* **Exercise**
Copy the records from the line with "At what distance" up to and including the line with "10.7 meters", reproducing every line character for character.

* **Supplied data**
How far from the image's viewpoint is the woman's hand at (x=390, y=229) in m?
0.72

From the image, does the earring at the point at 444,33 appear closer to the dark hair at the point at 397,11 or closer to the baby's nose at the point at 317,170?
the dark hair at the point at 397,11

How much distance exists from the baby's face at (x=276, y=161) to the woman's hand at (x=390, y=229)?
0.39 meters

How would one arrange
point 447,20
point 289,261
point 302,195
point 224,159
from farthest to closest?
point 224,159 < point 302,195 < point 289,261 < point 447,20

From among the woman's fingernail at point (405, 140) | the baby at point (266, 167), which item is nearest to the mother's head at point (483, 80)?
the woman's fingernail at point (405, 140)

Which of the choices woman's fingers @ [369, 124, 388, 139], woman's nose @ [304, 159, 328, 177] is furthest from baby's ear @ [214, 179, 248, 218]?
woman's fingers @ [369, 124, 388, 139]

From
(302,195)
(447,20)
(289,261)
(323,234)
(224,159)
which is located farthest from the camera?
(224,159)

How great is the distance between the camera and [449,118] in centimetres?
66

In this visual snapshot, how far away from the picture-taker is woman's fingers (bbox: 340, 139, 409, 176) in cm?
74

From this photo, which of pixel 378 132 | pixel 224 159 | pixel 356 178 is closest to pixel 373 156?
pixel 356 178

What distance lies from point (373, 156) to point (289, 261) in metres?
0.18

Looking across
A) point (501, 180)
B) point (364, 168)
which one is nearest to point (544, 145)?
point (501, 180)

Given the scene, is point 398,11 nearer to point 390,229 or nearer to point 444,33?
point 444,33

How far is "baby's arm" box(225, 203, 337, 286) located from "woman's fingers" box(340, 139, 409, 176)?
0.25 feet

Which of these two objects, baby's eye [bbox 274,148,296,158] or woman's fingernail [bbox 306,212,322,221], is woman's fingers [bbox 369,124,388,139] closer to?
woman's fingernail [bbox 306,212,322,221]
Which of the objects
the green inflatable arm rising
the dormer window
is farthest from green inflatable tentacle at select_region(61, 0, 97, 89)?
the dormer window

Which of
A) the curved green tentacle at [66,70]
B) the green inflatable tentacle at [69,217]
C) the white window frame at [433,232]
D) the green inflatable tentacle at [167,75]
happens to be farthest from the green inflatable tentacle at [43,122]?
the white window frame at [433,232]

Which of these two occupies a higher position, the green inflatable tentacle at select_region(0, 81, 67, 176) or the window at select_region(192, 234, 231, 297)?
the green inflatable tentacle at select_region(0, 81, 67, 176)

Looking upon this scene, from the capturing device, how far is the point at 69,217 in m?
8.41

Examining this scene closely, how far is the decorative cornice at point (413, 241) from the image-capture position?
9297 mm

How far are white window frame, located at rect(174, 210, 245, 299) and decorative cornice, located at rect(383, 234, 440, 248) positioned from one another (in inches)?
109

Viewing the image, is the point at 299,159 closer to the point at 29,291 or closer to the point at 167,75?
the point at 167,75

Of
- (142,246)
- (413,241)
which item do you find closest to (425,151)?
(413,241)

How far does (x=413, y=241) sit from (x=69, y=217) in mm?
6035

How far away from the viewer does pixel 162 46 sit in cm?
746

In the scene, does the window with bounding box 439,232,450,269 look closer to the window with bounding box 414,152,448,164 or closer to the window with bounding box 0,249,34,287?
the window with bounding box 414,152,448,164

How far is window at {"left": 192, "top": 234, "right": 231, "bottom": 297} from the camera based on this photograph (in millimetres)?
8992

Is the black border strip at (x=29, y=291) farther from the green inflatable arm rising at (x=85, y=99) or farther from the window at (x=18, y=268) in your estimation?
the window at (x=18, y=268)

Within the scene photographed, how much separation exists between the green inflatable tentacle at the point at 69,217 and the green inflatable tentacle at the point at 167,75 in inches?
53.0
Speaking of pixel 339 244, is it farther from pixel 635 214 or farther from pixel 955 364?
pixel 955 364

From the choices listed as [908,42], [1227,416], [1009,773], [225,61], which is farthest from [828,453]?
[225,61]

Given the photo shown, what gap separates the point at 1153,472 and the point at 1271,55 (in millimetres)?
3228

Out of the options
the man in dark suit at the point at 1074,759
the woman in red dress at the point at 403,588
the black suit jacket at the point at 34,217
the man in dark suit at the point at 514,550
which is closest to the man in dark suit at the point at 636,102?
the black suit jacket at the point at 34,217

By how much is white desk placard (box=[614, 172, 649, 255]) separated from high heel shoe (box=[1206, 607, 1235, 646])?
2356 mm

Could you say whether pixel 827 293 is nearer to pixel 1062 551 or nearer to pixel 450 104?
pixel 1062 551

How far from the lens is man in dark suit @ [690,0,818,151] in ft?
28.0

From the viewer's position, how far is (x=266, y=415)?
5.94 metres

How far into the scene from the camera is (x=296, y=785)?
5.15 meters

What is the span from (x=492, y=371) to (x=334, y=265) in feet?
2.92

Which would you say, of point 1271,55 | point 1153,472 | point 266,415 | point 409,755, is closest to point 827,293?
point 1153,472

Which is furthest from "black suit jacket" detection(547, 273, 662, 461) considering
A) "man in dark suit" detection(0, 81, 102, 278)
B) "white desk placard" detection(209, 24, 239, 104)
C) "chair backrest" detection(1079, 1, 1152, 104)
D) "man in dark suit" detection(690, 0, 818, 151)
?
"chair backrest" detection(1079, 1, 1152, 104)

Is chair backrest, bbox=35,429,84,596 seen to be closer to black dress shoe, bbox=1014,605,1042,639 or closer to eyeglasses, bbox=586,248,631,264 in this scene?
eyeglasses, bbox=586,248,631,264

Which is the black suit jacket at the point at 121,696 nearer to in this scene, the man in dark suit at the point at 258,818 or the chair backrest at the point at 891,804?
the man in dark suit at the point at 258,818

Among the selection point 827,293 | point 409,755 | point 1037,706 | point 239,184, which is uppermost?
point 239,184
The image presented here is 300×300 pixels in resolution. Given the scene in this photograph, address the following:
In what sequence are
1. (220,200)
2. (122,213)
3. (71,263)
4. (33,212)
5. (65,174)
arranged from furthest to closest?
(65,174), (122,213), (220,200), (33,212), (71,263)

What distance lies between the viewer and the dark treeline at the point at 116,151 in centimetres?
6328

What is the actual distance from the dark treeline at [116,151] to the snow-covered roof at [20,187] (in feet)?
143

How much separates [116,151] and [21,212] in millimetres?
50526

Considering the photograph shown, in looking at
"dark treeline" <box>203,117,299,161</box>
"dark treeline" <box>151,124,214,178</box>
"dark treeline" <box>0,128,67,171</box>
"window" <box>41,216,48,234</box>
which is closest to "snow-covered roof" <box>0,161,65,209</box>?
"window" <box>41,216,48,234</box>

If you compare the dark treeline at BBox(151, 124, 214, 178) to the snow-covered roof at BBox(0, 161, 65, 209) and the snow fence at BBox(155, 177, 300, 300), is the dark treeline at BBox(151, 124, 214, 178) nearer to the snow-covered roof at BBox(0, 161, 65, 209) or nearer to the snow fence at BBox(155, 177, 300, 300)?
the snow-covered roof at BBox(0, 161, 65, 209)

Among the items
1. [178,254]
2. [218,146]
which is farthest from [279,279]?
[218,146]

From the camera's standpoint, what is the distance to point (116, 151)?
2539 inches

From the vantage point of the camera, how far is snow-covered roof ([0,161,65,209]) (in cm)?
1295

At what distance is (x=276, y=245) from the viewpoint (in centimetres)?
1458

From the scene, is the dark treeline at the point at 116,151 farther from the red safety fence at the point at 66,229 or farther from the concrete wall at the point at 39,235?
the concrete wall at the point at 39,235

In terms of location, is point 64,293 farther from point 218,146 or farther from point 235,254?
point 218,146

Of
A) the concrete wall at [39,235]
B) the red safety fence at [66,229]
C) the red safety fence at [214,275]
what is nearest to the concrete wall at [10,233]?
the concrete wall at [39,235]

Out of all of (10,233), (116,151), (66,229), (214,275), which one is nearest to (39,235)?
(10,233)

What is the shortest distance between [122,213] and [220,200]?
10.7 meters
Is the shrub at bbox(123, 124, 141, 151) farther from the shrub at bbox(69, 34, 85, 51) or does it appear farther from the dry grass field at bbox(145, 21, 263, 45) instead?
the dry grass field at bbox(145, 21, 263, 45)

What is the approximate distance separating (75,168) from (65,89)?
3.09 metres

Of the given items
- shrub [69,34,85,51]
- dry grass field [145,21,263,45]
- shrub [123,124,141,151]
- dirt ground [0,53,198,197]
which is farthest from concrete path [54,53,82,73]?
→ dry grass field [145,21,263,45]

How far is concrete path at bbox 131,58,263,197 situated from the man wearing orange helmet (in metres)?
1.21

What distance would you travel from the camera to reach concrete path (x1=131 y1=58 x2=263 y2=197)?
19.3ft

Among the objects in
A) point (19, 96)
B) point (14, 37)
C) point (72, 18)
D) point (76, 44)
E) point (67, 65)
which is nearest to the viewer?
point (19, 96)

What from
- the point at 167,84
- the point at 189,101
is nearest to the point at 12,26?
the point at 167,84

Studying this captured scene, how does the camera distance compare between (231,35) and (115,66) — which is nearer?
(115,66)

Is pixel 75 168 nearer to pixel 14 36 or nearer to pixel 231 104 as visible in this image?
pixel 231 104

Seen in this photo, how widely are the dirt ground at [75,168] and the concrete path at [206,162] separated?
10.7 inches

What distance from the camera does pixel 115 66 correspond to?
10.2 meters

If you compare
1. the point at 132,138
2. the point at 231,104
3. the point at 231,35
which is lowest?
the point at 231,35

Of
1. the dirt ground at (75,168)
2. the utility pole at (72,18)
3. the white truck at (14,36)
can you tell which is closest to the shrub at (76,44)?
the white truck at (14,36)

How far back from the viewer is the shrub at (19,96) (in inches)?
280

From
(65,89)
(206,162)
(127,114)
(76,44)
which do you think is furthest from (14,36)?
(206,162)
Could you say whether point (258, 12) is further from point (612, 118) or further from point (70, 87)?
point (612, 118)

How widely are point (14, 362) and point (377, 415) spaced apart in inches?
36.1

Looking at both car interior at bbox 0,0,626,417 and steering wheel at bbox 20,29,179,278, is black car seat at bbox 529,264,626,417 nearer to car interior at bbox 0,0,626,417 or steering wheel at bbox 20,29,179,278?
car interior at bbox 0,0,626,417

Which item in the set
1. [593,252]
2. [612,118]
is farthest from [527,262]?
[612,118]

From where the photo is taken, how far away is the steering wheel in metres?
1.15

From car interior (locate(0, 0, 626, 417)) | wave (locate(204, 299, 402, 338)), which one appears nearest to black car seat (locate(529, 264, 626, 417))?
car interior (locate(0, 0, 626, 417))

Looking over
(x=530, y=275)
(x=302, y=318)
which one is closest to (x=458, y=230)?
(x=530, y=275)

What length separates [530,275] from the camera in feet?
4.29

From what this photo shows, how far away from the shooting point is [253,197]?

* **Solution to this problem**
At what distance is (x=276, y=245) from the viewpoint (in centimetres)?
1458

From the scene, is the dark treeline at the point at 116,151 farther from the red safety fence at the point at 66,229 or farther from the concrete wall at the point at 39,235?
the concrete wall at the point at 39,235

In terms of location, is point 64,293 farther from point 218,146 or farther from point 235,254?
point 218,146

Of
A) the concrete wall at [39,235]
B) the red safety fence at [66,229]
C) the red safety fence at [214,275]
what is nearest to the concrete wall at [10,233]?
the concrete wall at [39,235]

Out of all of (10,233), (116,151), (66,229), (214,275), which one is nearest to (39,235)?
(10,233)

What is the shortest distance between [122,213] and [220,200]?
10.7 meters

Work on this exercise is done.